— begin SOURCE PASSAGE —

Warning: pic heavy, as usual.
The X10 is the latest offering in the Maelstrom line from 4Sevens. Featuring a 26650 Li-ion battery, it looks a lot like the S12 - only now with a Cree XM-L emitter (X10) instead of the Luminus SST-90 (S12).
- LED: Cree XM-L
- Hi: 640 OTF Lumens, 1.8 hours runtime
- Lo: 100 OTF Lumens, 15 hours runtime
- Battery: RCR26650 (3900mAh) Li-ion rechargeable
- Operating Range: 3.0V~4.2V
- Dimensions: Length 5.6 in, Diameter (Body) 1.3 in, Diameter (Head) 1.8 in, Weight (aluminum version without battery): 5.6 oz
- MSRP: ~$115
Packaging is fairly typical for the Maelstrom line. Included inside is the light, good quality belt pouch/holster, manual, and spare o-rings. There is no wrist lanyard (no attachment point on the light). Note that there is also no battery included – you must purchase a 26550 Li-ion rechargeable and charger separately. Conveniently, 4Sevens just happens to sell these …
Here’s what the required battery looks like:
My review sample came with a blue-wrapped 26650 (the original S12 used a green-wrapped 26550). I’ve asked 4Sevens, and have been informed that the two batteries are different, with the X10 blue-wrapped battery reformulated for the lower load with the XM-L. The S12 batteries will work in the X10, but not the reverse.
From left to right: 4Sevens X10 Maelstrom, G5 Maelstrom, Quark 123-2; ITP R01; NiteCore IFE2
From left to right: AW Protected 18650, 4Sevens Protected 26650, 4Sevens X10, Fenix TK35, Sunwayman M40C, Eagletac M3C4.

— end SOURCE PASSAGE —

**WRITTEN PROBLEM:** Copy the entire X10 flashlight review above word for word.

— begin DATASET EXTRACT —

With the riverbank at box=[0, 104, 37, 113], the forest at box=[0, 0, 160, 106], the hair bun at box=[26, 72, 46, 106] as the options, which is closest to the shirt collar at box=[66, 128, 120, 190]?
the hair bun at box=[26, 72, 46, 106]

— end DATASET EXTRACT —

**EXERCISE RESPONSE:**
Warning: pic heavy, as usual.
The X10 is the latest offering in the Maelstrom line from 4Sevens. Featuring a 26650 Li-ion battery, it looks a lot like the S12 - only now with a Cree XM-L emitter (X10) instead of the Luminus SST-90 (S12).
- LED: Cree XM-L
- Hi: 640 OTF Lumens, 1.8 hours runtime
- Lo: 100 OTF Lumens, 15 hours runtime
- Battery: RCR26650 (3900mAh) Li-ion rechargeable
- Operating Range: 3.0V~4.2V
- Dimensions: Length 5.6 in, Diameter (Body) 1.3 in, Diameter (Head) 1.8 in, Weight (aluminum version without battery): 5.6 oz
- MSRP: ~$115
Packaging is fairly typical for the Maelstrom line. Included inside is the light, good quality belt pouch/holster, manual, and spare o-rings. There is no wrist lanyard (no attachment point on the light). Note that there is also no battery included – you must purchase a 26550 Li-ion rechargeable and charger separately. Conveniently, 4Sevens just happens to sell these …
Here’s what the required battery looks like:
My review sample came with a blue-wrapped 26650 (the original S12 used a green-wrapped 26550). I’ve asked 4Sevens, and have been informed that the two batteries are different, with the X10 blue-wrapped battery reformulated for the lower load with the XM-L. The S12 batteries will work in the X10, but not the reverse.
From left to right: 4Sevens X10 Maelstrom, G5 Maelstrom, Quark 123-2; ITP R01; NiteCore IFE2
From left to right: AW Protected 18650, 4Sevens Protected 26650, 4Sevens X10, Fenix TK35, Sunwayman M40C, Eagletac M3C4.